Un testimonial per il rilancio del “virus cinese”, ma oltre alla confusione non c’è nulla di vero.

Smask.online

02 Maggio

– “Domanda: perché tutti parlano di varianti indiane (o inglesi o brasiliane)”… Si parla di queste varianti perché anche se “mutazioni del virus Sars-CoV-2 sono state osservate in tutto il mondo fin dall’inizio della pandemia. Mentre la maggior parte delle mutazioni non ha un impatto significativo qualcuna può dare al virus alcune caratteristiche come ad esempio […] una maggiore trasmissibilità, una maggiore patogenicità con forme più severe di malattia o la possibilità di aggirare l’immunità precedentemente acquisita da un individuo o per infezione naturale o per vaccinazione. In questi casi diventano motivo di preoccupazione, e devono essere monitorate con attenzione” (fonte: Istituto Superiore di Sanità).
– “Ma era vietato parlare di virus cinese?”… non ci risultano leggi che vietino nulla in merito.
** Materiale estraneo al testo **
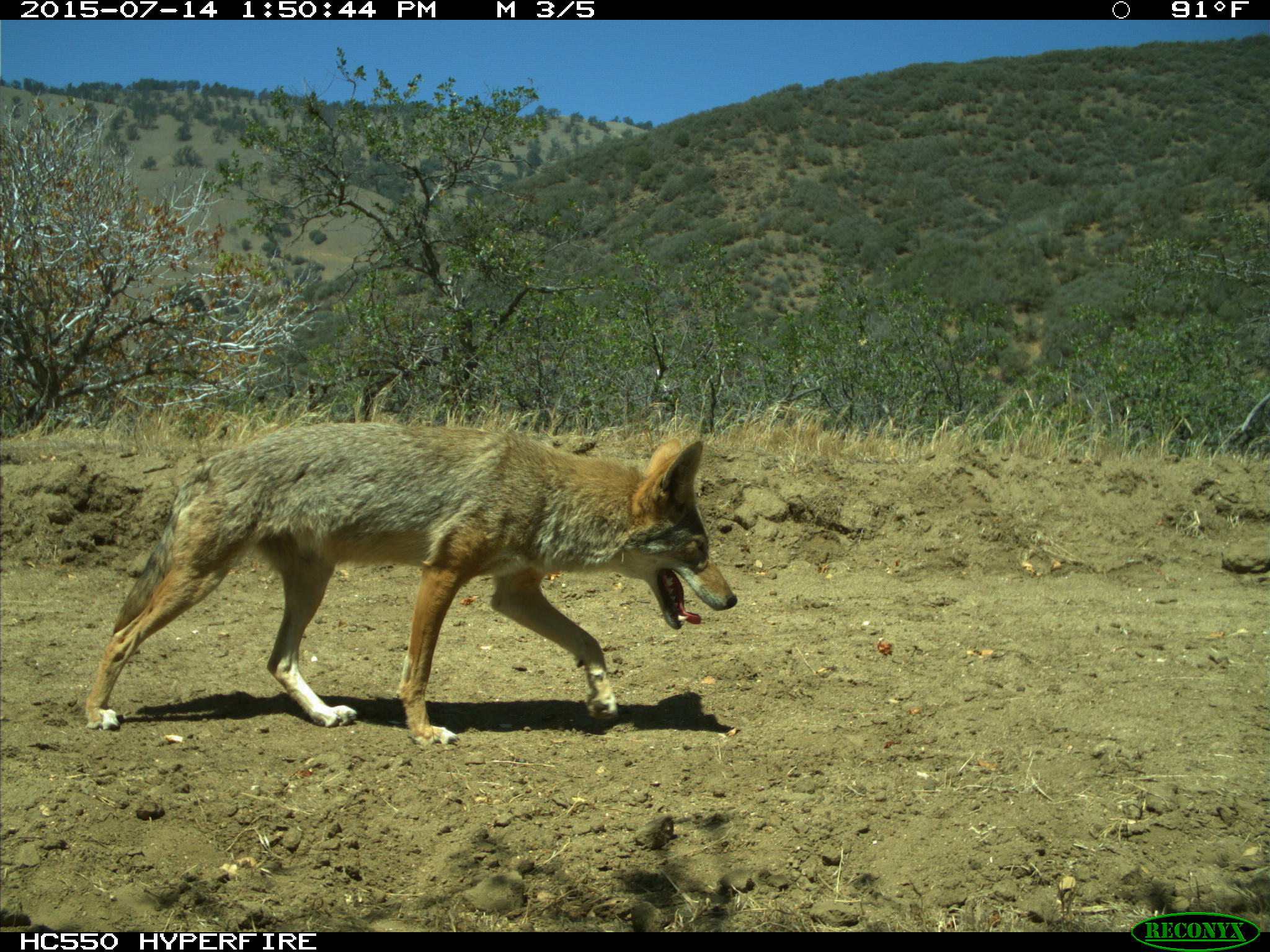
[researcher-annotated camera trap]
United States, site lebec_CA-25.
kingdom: Animalia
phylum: Chordata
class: Mammalia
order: Carnivora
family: Canidae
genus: Canis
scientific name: Canis latrans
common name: coyote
Canis latrans (coyote).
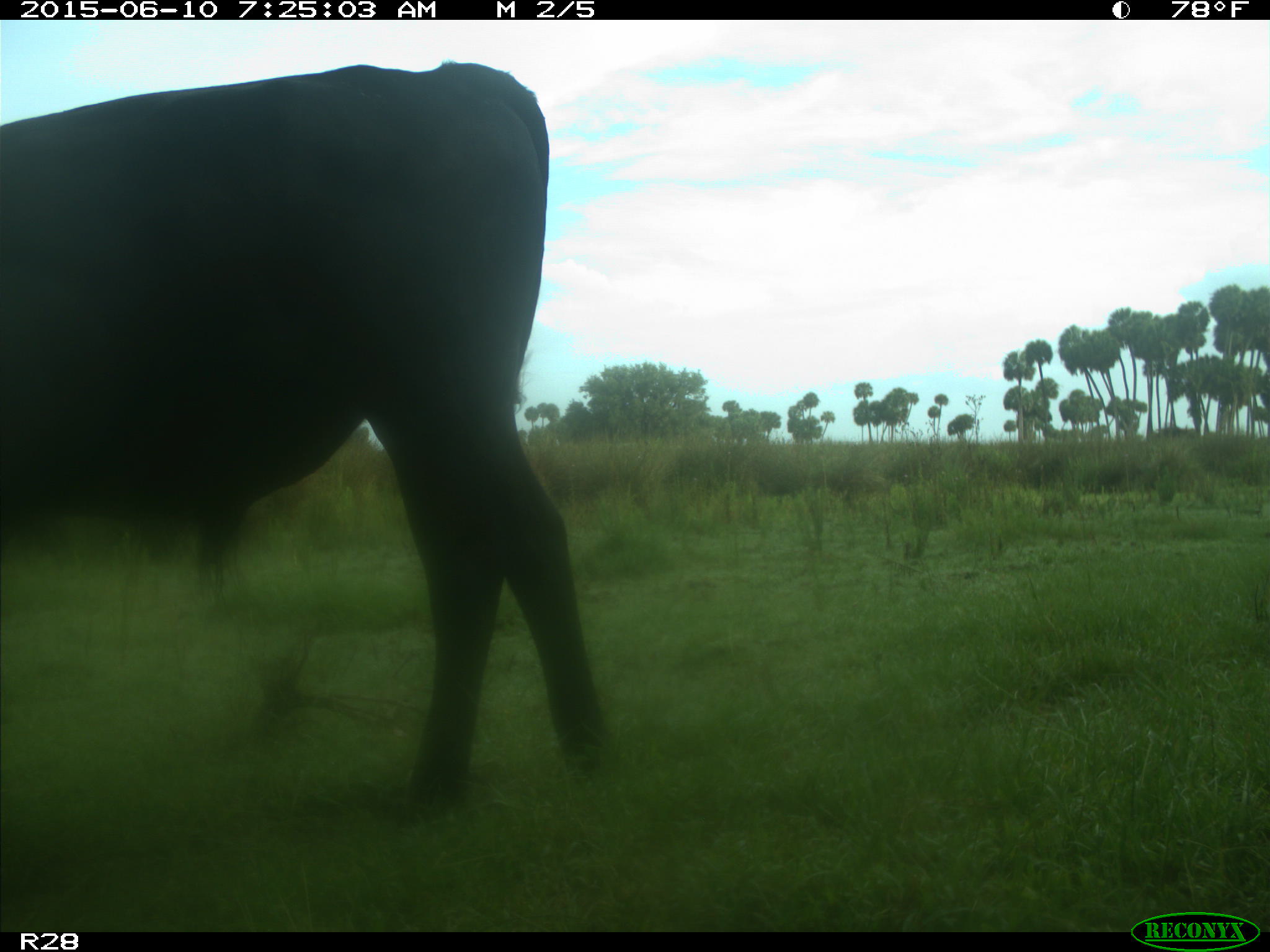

Non si parla tuttavia di virus cinese, perché non è una variante. Perché “rimangono aperte tutte le ipotesi”, come dichiarato da Tedros Adhanom Ghebreyesus, direttore generale dell’OMS, “a conferma del fatto che la ricerca è ancora in corso” (il testimonial è forse uno scienziato e ha già concluso le ricerche? No, niente scienziato, niente ricerca, nessun dato). E perché “il virus che è arrivato a contagiare l’uomo probabilmente ha avuto origine in un pipistrello o in un pangolino; l’ipotesi della ‘fuga’ di questo virus altamente contagioso da un laboratorio cinese è invece indicata come «estremamente improbabile»”.